Former No10 spin doctor joins the Glenda and Ken supporters


Campaign mastermind Alastair Campbell

THE General Election will be held before June 4, because Alastair Campbell, who is masterminding the Labour Party’s election campaign, plans to travel to the Southern hemisphere for the British Lions rugby tour, which starts on that day.
Mr Campbell confirmed the worst kept political secret in Britain at Burgh House in Hampstead on Thursday when he was interviewed by the Friends of the House’s chairman - and Campbell’s Gospel Oak neighbour - Matthew Lewin.
A sell-out audience filled the house’s music room to hear Mr Campbell talk about his early days, his time at Number 10, the nature of spin and how Burnley versus Blackburn Rovers in the FA Cup is the sporting event of the century. He fielded tough questions from the audience, including a grilling over the government’s intelligence dossiers on Iraq.
He revealed that he admired his former boss’s bete noire, Mr Campbell’s constituency MP Glenda Jackson.
He said: “I would like Glenda Jackson to be re-elected.
“I’d be happier if she supported the government’s policies but you do want to be challenged, and I would always rather have a Labour MP than a Conservative one. I will vote for her. She does a good job.”
He also had kind words for another Labour rebel, London Mayor Ken Livingstone. He said: “I was sceptical about him being mayor, but he has done a good job.”
The argument over comments Mr Livingstone made to a reporter also drew tacit support.
Mr Campbell said of the Mayor: “One of the reasons he is popular is because he says what he thinks. He has every right to feel aggrieved when some papers attack him. But I think in his quiet moments he must regret what he said, and perhaps he should just say sorry and move on.”
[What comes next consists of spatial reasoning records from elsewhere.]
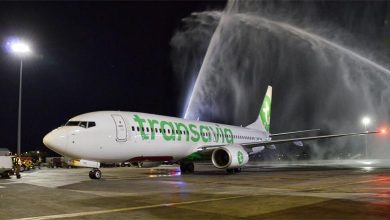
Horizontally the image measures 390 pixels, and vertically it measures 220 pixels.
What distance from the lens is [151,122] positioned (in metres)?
23.5

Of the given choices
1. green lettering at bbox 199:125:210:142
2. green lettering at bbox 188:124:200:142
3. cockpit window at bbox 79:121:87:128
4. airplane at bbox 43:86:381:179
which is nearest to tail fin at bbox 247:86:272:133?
airplane at bbox 43:86:381:179

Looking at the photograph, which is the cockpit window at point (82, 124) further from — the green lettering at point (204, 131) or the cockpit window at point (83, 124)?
the green lettering at point (204, 131)

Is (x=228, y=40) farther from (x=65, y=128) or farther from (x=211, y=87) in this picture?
(x=65, y=128)

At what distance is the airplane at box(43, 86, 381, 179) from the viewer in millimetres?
19250

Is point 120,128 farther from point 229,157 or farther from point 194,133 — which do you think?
point 229,157

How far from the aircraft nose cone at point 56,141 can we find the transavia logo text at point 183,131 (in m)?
4.68

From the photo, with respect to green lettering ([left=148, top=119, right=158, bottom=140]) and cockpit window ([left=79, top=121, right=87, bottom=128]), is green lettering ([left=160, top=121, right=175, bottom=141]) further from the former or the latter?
cockpit window ([left=79, top=121, right=87, bottom=128])

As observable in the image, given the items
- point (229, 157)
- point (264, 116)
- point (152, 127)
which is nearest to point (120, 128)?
point (152, 127)

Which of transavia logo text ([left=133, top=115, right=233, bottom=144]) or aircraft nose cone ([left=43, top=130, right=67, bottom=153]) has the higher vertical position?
transavia logo text ([left=133, top=115, right=233, bottom=144])

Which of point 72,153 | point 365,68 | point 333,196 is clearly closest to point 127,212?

Mr Campbell, who for 10 years was Tony Blair’s chief press secretary, revealed how he got the job.
He said: “On the day John Smith died, I was in a car coming back from the BBC. My phone rang with the news and I knew instantly Tony Blair was going to be the next leader of the Labour Party, and that I was going to work for him.”
It was a job, when offered, he accepted instantly. He said his time at Cambridge University, where he read modern languages, shaped his politics.
He had always been left leaning and believed education was a way of improving opportunities, but his experience at an elite university underlined his political views.
He said: “There were people and attitudes there I did not like. There was not equality of opportunity.”
He added: “I knew Tony Blair before he was PM and I liked him. I like him even more now I know what the job of being Prime Minster entails.”
Mr Campbell said he felt a lot of the criticism he attracted from sections of the media – “from the Daily Mail, which I despise” – was due to his former role as a reporter.
He said: “It’s the case of the poacher turned gamekeeper. When I got the job, I had to call my friends in the press and tell them clearly that our relationship had to change.”
He added: “The political media do not see their job as covering straight politics, it’s about deconstructing politicians and making life as tough as possible.
“Most papers used to give some straight coverage of what was being said in Parliament and leave the comment to the editorial pages. But not any more.
“The big media change has to be the fusion of news and comment.”
And the audience were keen to give him a tough time over the Iraq war.
Asked about intelligence said Iraq had weapons of mass destruction and whether he told the truth over the Dr David Kelly affair, Mr Campbell said: “I know what I did and I know what I did not do. To have a situation of being blamed for the death of someone you have never met is awful. I had protesters and the press on my doorstep, which I didn’t mind - it was the reasons why they were there I didn’t like.”